Implementation guidelines

[All Actors]
1. Define security boundaries for each agent, based on role-based access, data-sensitivity levels and environment (dev / test / staging / prod); apply need-to-know at every stage.

2. Implement key attack-surface controls — input/output validation, access controls, encryption, execution isolation — at user interfaces, data pipelines and model-runtime layers.

3. Maintain boundary consistency across all environments by carrying the same rules, secrets segregation and hardening settings from test through production.

4. Deploy environment-specific protections (network segmentation, IAM policies, logging, monitoring) that equal or exceed production standards.

5. Document boundaries, risk assessments, and control ownership and keep records aligned with policy, standards, and regulation.

6. Test boundary effectiveness via penetration tests, access-control validation, and control assessments; cover all threat categories and lifecycle stages.

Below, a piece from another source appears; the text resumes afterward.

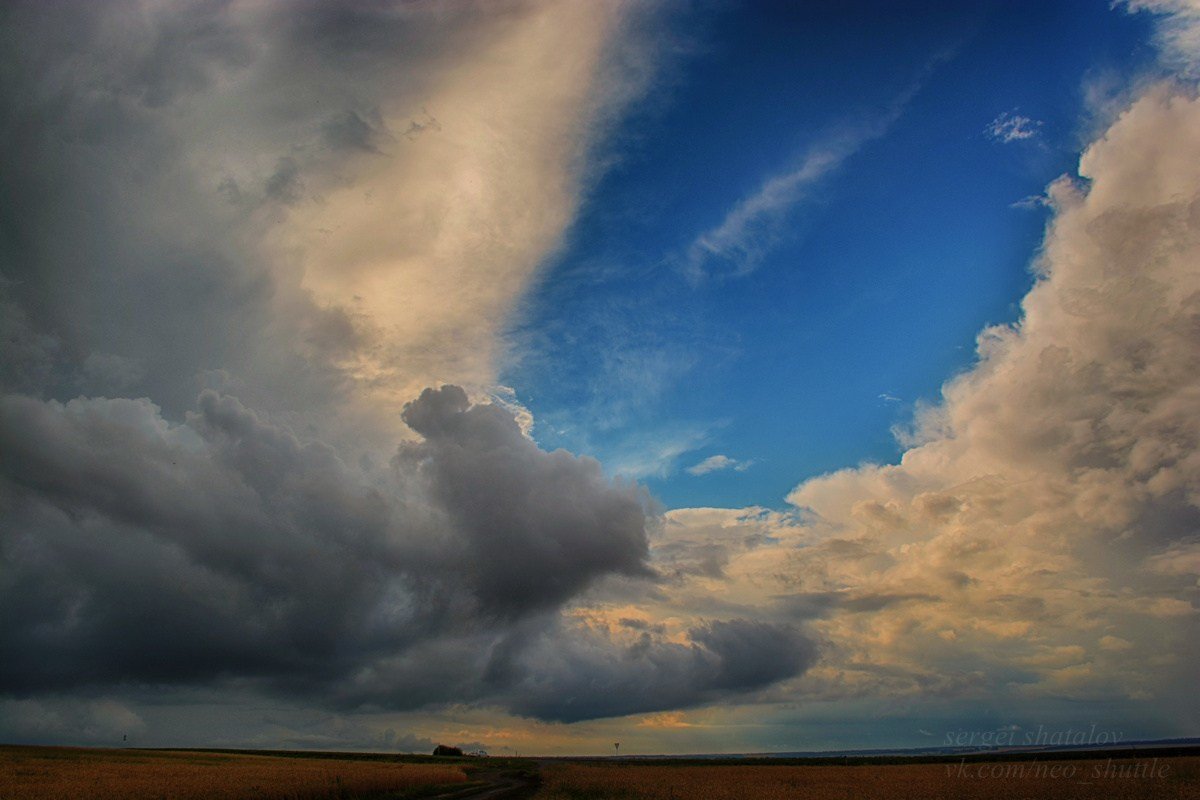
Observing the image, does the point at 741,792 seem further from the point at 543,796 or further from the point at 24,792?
the point at 24,792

7. Review and update boundaries and controls regularly to reflect new threats, regulatory changes, and operational shifts, using monitoring insights for improvement.

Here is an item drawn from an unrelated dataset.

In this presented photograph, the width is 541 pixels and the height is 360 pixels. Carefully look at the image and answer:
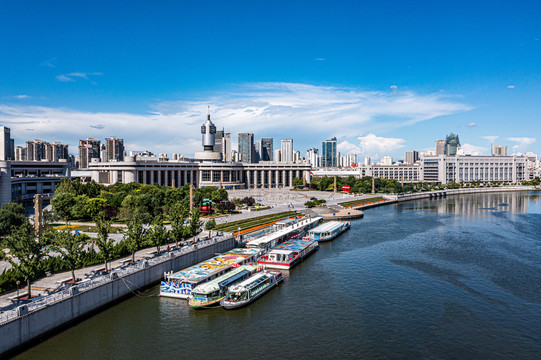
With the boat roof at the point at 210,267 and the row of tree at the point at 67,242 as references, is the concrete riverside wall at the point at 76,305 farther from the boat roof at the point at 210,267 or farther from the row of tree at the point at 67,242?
the row of tree at the point at 67,242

8. Operate AI honeypots or decoy assets where appropriate to detect early attempts at crossing security boundaries.

Auditing guidelines

1. Review CSP documentation and templates defining secure hosting guidelines for AI agents (e.g., sandbox profiles, scoped IAM roles, API throttling), and confirm that guidance is up‑to‑date and communicated to customers.

2. Inspect network and identity isolation controls (e.g., VPCs, service identities, scoped IAM roles, or equivalent mechanisms) to confirm that agent deployments are securely separated in shared environments.

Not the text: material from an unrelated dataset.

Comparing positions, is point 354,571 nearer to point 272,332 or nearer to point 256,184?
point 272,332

3. Verify that the CSP’s API gateways or equivalent controls can enforce agent‑specific permission sets, filter unauthorized calls, and produce auditable access logs.

4. Evaluate vendor validation processes and security requirements for any third‑party agent offerings in the CSP’s marketplace or service catalog.

5. Confirm that the CSP offers telemetry and behavior analysis services that enable customers to monitor agent activity, detect abnormal behavior, and investigate elevated access patterns.

Standards mappings

ISO 42001Partial Gap
42001: A.6.1.3 Processes for responsible AI system design and development
42001: A.6.2.2 AI system requirements and specification
42001: A.6.2.3 Documentation of AI system design and development
42001: A.6.2.5 AI system deployment
42001: A.6.2.7 AI system technical documentation
27001: 8.26 Application security requirements
27001: 8.27 Secure system architecture and engineering principles
27001: A.5.18 Access rights
Addendum

New or revised controls would need to: Define what constitutes an “agent” in AI systems Require clear separation and monitoring between agents Enforce isolation, access control, and communication boundaries

EU AI ActFull Gap
No Mapping
Addendum

Include security boundaries for agents, for both AI System and AI Model, in Article 3.

NIST AI 600-1No Gap
MS-2.7-001
Addendum

N/A

BSI AIC4Partial Gap
C4 PF-4
C5 PSS-08
Addendum

There could be some explicit definition of agents in the intro text of document to categorize them as roles within the ruleset.

AI-CAIQ questions (1)

AIS-11.1

Are the security boundaries for agents established?